NEW YORK (GenomeWeb) – Academic institutions and molecular diagnostic companies are increasingly developing tests that run on next-generation sequencing platforms, but reimbursement for such tests can often seem arbitrary — varying depending on the specific insurer, by the test developer, the indication for the test, and even on an individual case-by-case basis.
At last week's Clinical Genome Conference in San Francisco, John Pfeifer, vice chair of clinical affairs and pathology at the Genomics and Pathology Services Laboratory at Washington University School of Medicine, discussed the NGS-based cancer test his lab has developed and how it is able to obtain reimbursement for around 90 percent of tests that it runs.
The key, Pfeifer said during a presentation at the conference, is to include only genes that impact prognosis, diagnosis, or therapy — the "bite-sized group of genes that can impact patient care."
Wash U's cancer panel comprises 40 genes, including those relevant for solid tumors, hematological tumors, as well as three pharmacogenomics genes. However, Pfeifer said that the lab also sequences 108 additional genes for research purposes. The lab only reports back and bills for 40 clinically relevant genes and "the cost of those 108 genes is absorbed by us," he said. Such an approach is OK with the Centers for Medicare and Medicaid Services, he added, as long as the "cost of the test is based on the 40 genes."
GPS charges $7,500 for its test and Pfeifer said mean reimbursement is between $4,000 and $5,000, but there is a large variation.
GPS is now working on a third version of its cancer panel, but unlike most laboratories that continuously expand the number of genes in their panels, GPS is moving in the opposite direction and creating smaller panels.
"Some payors are already saying that 40 genes is too much," Pfeifer said.
In the next iteration, which Pfeifer said will launch in the third quarter of this year, GPS will split genes related to solid tumors from those related to hematological cancers.

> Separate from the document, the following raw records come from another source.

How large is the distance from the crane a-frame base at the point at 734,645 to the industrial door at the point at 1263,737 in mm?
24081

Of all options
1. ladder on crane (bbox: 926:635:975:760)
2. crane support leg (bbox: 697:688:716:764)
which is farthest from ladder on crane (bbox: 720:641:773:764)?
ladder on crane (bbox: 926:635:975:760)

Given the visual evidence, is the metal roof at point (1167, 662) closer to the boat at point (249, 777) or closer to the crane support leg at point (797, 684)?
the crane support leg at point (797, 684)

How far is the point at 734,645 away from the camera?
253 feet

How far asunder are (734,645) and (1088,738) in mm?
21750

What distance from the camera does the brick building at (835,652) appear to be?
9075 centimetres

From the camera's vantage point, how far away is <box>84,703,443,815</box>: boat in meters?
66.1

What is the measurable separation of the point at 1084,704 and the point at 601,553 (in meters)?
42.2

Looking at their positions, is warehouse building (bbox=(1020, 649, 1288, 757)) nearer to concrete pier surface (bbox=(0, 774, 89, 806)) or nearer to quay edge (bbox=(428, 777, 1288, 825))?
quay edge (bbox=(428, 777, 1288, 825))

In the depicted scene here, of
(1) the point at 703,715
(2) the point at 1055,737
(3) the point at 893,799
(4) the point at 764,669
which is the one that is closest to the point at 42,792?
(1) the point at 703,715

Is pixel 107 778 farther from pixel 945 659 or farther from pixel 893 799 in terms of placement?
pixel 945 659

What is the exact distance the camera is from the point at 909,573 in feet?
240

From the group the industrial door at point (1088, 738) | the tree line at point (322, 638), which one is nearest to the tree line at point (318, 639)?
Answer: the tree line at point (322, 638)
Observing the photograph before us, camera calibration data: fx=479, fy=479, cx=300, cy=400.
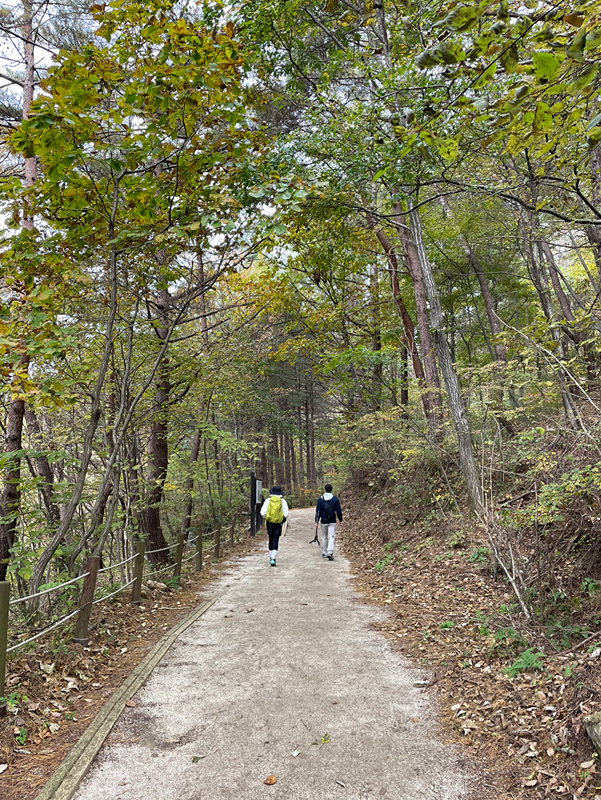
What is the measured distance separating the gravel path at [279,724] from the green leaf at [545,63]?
13.8 ft

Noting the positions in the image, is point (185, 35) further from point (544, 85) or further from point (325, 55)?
point (325, 55)

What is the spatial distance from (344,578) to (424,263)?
655 cm

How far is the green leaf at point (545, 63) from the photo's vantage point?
77.8 inches

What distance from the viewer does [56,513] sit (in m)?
9.44

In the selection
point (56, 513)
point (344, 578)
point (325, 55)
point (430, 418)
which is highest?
point (325, 55)

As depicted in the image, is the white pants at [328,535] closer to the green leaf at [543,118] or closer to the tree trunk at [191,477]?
the tree trunk at [191,477]

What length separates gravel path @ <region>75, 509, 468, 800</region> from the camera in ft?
10.9

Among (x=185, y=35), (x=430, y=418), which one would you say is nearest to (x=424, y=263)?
(x=430, y=418)

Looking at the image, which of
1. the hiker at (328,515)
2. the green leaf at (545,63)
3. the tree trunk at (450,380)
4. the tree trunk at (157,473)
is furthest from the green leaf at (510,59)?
the hiker at (328,515)

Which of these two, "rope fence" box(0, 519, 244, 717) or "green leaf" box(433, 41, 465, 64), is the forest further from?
"rope fence" box(0, 519, 244, 717)

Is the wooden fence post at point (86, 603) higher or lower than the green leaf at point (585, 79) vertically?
lower

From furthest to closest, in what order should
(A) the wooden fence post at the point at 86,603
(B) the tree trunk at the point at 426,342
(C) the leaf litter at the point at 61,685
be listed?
(B) the tree trunk at the point at 426,342
(A) the wooden fence post at the point at 86,603
(C) the leaf litter at the point at 61,685

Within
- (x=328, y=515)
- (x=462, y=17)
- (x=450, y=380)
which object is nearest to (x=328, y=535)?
(x=328, y=515)

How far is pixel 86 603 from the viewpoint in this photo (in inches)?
224
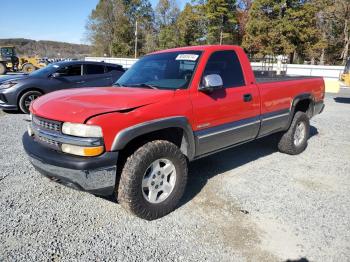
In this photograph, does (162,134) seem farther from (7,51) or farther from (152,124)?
(7,51)

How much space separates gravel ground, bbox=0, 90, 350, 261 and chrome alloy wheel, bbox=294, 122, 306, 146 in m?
0.77

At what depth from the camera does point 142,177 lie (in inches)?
127

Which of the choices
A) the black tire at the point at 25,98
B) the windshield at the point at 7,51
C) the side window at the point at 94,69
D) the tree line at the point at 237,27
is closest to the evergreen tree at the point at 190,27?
the tree line at the point at 237,27

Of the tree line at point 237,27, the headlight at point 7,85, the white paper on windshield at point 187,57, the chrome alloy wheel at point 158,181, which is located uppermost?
the tree line at point 237,27

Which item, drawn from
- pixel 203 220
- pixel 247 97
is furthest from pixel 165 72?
pixel 203 220

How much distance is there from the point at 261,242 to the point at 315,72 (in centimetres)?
2429

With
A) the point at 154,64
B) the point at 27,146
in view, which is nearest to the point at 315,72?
the point at 154,64

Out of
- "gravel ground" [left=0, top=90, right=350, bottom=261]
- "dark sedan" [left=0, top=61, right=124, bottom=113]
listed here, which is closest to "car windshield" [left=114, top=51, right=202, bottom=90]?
"gravel ground" [left=0, top=90, right=350, bottom=261]

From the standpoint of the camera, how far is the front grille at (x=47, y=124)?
10.2ft

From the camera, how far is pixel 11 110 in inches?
358

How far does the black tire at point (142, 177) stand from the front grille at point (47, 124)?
0.76 meters

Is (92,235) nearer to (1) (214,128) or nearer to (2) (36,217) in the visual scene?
(2) (36,217)

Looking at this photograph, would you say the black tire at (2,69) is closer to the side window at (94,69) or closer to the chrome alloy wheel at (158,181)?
the side window at (94,69)

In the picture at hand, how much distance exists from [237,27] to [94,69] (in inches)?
1498
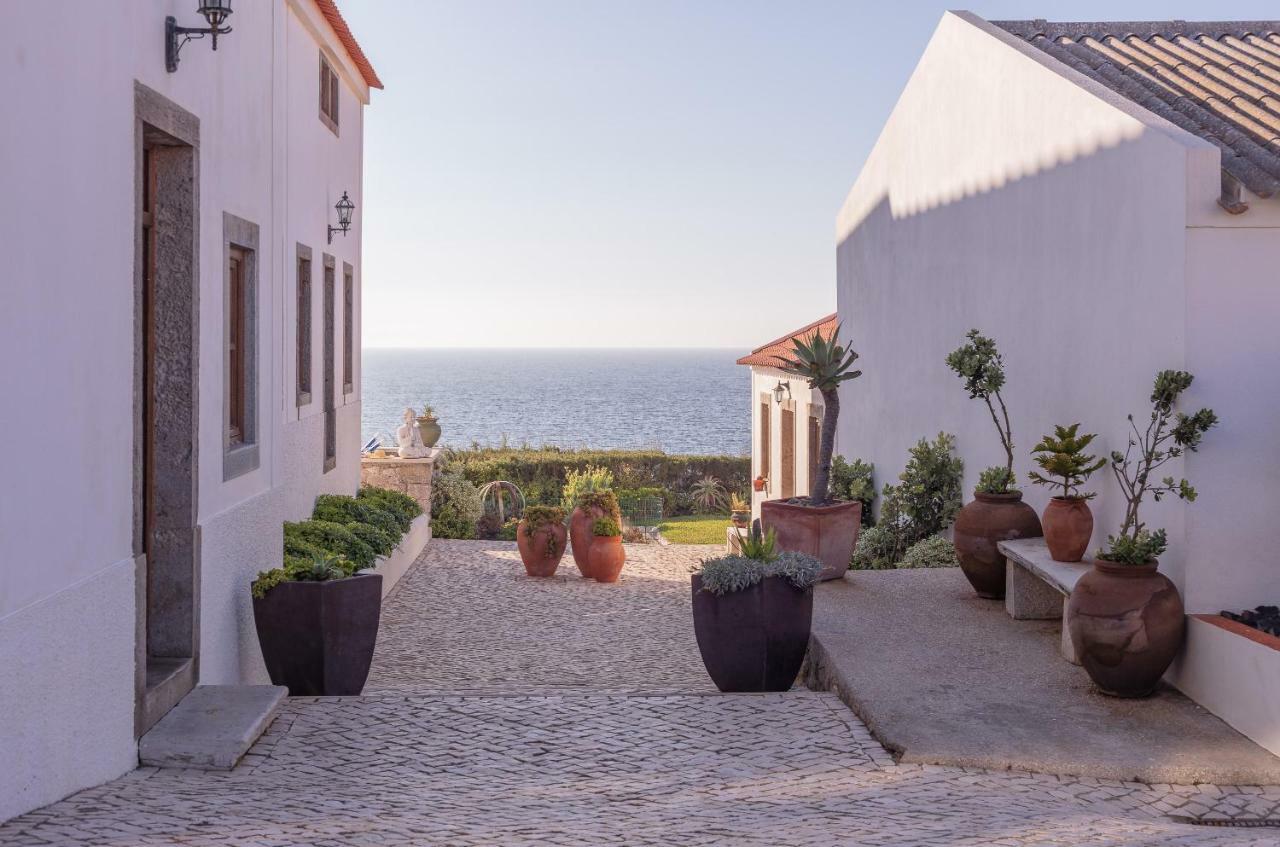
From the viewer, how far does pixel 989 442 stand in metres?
10.8

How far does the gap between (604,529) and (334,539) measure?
383 centimetres

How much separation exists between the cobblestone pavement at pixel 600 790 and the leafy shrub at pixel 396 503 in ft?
24.0

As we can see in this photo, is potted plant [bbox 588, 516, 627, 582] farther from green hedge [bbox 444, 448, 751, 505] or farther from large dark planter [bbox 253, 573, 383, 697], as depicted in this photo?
green hedge [bbox 444, 448, 751, 505]

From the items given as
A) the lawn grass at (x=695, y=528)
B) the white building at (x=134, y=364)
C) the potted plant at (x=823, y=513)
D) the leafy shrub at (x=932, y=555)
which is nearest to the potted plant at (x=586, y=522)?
the leafy shrub at (x=932, y=555)

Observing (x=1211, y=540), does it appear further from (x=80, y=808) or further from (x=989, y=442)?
(x=80, y=808)

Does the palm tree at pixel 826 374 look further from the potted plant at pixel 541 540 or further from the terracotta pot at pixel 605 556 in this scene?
the potted plant at pixel 541 540

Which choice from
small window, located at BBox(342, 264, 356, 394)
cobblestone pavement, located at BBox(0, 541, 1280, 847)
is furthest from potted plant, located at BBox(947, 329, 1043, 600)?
small window, located at BBox(342, 264, 356, 394)

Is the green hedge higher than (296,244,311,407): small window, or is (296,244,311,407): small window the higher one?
(296,244,311,407): small window

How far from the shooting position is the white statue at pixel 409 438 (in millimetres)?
16734

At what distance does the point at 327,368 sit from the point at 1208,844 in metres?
10.6

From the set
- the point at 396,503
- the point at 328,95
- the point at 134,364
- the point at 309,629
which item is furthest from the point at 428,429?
the point at 134,364

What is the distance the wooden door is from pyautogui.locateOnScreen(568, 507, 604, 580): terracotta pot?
6628mm

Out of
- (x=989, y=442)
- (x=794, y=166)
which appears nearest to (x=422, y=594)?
(x=989, y=442)

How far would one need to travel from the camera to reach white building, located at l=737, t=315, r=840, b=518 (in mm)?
18281
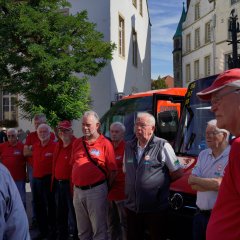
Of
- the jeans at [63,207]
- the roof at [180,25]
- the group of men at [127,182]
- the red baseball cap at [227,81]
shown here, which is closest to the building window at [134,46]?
the group of men at [127,182]

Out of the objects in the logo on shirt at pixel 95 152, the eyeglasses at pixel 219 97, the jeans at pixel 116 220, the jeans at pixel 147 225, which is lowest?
the jeans at pixel 116 220

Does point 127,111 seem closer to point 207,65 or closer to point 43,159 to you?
point 43,159

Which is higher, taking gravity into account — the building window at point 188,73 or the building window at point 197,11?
the building window at point 197,11

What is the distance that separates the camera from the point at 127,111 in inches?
398

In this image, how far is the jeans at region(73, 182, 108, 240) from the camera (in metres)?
5.32

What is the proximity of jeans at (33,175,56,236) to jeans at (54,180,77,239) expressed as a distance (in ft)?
1.02

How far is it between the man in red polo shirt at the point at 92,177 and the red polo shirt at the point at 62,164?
80 centimetres

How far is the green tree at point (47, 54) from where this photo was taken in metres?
12.7

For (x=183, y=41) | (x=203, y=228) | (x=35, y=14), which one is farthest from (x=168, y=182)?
(x=183, y=41)

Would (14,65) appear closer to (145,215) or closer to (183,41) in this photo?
(145,215)

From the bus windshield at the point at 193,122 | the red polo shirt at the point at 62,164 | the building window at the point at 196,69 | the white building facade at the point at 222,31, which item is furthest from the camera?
the building window at the point at 196,69

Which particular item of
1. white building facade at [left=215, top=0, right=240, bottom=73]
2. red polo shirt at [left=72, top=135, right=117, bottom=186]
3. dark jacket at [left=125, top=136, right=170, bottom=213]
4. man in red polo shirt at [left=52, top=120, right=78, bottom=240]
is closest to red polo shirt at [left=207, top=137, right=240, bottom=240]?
dark jacket at [left=125, top=136, right=170, bottom=213]

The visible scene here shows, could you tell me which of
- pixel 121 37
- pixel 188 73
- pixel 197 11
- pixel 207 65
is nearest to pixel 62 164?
pixel 121 37

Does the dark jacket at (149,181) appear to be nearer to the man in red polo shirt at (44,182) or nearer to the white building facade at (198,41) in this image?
the man in red polo shirt at (44,182)
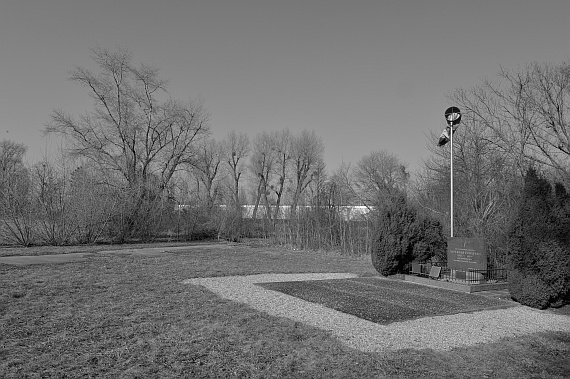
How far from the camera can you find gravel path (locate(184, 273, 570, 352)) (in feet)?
19.6

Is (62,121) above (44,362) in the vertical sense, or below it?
above

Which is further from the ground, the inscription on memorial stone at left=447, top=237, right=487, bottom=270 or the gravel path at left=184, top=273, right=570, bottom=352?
the inscription on memorial stone at left=447, top=237, right=487, bottom=270

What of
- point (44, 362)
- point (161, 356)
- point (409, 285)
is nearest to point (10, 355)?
point (44, 362)

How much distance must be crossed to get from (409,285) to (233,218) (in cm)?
2009

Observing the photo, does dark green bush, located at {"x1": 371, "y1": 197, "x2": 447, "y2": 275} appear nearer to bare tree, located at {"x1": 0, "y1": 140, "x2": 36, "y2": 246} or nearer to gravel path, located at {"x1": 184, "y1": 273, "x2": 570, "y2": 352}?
gravel path, located at {"x1": 184, "y1": 273, "x2": 570, "y2": 352}

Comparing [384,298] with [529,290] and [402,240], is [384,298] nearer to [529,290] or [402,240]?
[529,290]

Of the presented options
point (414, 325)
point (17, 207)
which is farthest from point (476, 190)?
point (17, 207)

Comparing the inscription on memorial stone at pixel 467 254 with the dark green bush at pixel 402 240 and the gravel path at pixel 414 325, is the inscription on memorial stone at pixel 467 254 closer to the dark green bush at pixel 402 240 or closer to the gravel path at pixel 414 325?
the dark green bush at pixel 402 240

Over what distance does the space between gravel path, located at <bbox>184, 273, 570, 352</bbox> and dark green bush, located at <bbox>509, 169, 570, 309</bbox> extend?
1.25 feet

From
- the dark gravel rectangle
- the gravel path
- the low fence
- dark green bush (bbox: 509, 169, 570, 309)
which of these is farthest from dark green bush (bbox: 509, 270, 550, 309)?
the low fence

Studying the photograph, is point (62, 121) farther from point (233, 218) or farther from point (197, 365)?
point (197, 365)

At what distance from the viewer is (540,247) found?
8.46m

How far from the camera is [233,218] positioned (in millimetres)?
30469

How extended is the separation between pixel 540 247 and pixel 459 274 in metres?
3.00
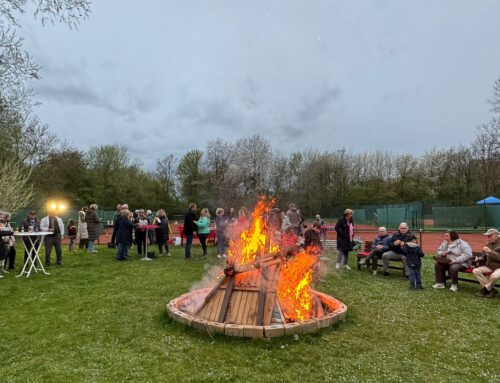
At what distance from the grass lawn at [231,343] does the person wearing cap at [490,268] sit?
0.33 meters

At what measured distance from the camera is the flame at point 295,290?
5.56 m

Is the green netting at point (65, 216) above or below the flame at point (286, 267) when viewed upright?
above

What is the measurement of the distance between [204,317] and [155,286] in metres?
3.03

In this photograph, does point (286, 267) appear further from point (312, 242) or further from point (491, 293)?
point (491, 293)

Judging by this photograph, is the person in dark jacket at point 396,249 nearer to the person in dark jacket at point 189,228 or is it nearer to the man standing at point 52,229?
the person in dark jacket at point 189,228

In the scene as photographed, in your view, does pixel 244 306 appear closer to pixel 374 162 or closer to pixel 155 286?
pixel 155 286

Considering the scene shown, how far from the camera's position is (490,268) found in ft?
26.2

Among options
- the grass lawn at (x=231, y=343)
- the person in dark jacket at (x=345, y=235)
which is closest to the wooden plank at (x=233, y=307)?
the grass lawn at (x=231, y=343)

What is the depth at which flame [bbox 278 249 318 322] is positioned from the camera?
18.2ft

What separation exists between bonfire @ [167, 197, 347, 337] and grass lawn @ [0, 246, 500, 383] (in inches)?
6.8

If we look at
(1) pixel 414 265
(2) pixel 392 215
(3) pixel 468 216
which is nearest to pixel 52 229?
(1) pixel 414 265

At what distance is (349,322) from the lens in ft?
A: 18.6

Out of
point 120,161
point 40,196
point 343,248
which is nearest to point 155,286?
point 343,248

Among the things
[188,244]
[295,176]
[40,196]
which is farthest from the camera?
[295,176]
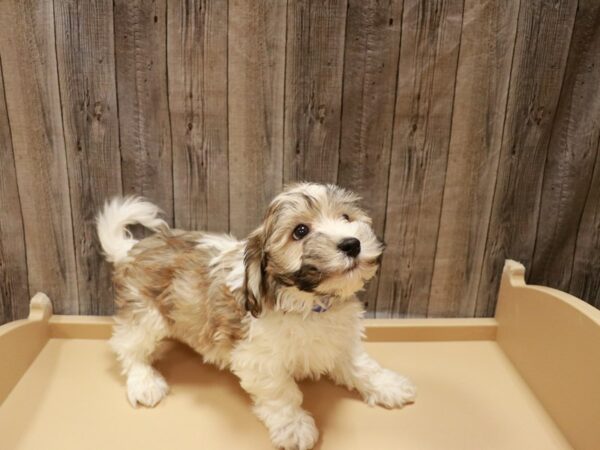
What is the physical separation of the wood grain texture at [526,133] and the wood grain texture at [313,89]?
613 millimetres

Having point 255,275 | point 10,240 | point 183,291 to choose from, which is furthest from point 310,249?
point 10,240

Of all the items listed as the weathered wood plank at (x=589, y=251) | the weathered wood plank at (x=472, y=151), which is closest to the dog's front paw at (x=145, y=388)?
the weathered wood plank at (x=472, y=151)

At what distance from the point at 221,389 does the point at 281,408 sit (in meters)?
0.30

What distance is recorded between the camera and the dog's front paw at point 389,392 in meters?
1.79

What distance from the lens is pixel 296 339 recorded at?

The lab will still use the same set of capture probes, but oncologists will no longer have the option to order the 40-gene set as a single test.
One key factor that Pfeifer said sets GPS apart from some other academic clinical labs that design next-gen sequencing tests is that GPS does not rely on grants, institutional support, or philanthropy. It is completely self-sustaining. Therefore, it looks at next-gen sequencing as simply a tool to get a diagnostic or prognostic answer, rather than as a test in and of itself. As such, GPS will only use NGS if it makes both clinical and economic sense.
"We're not interested in the cost of whole-genome sequencing," he said. "We're interested in how much sequencing you have to do to make it cheaper than Sanger sequencing."
For GPS, that cut-off is around 2-2.5 kb of sequence. Then, he said, the lab figures out what clinical situations require more than 2 kb of sequence data when deciding what technology to use for its clinical tests.
Because it had to be self-sustaining from the beginning, Pfeifer said the lab looked at the key component for obtaining reimbursement and designed a test that would meet the criteria.
First, he said, the test had to demonstrate clinical utility, typically defined as improved outcomes for the patient. Second, the test had to have widespread adoption and could not be thought of as "boutique testing." And finally, the test has to have an immediate impact on the patient, not a future benefit. Cost savings is also important, he said, but less so than these other criteria.
The main factor to understand, he said, is that insurance will only pay for testing that is relevant to a patient's disease now. For instance, he said, for a metabolic test, doctors don't make the argument that lipid, liver, and pancreas enzymes should also be included in all samples just because that baseline information might be useful later. Similarly, he said, with next-generation sequencing, only genes that will offer insight into a patient's current disease should be tested.
In addition, he said, when GPS was developing its test, it changed the conversation with payors from whether the insurance company would pay for NGS testing to whether the company reimbursed for a specific result. The method doesn't matter as long as the test gives an accurate, clinically relevant result, he said.
GPS also developed its own white paper about NGS testing that it distributed to payors, and GPS is the one that contacts with the payors when it does the testing. Pfeifer said that originally, the ordering oncologist was responsible for billing the payor, but the lab found that oncologists ordered fewer tests and the lab did not get reimbursed as often.
Now, he said, nearly all of its tests are being reimbursed by both private companies and CMS. About one year ago, 95 percent of tests were being reimbursed, he said. That number has dropped to between 80 percent and 90 percent because GPS expanded the group of patients it tests. Even so, only around 5 percent are denied outright, Pfeifer said.
Insurance companies do not require pre-certification for around 55 percent of patients. In around 33 percent, GPS must make a phone call to obtain the reimbursement, and insurance companies request additional information in about 12 percent of cases, Pfeifer said.
"It's a done deal that we'll get paid," he said. "It's no longer a conversation about whether the test has utility. The conversation is now about how much we'll get paid."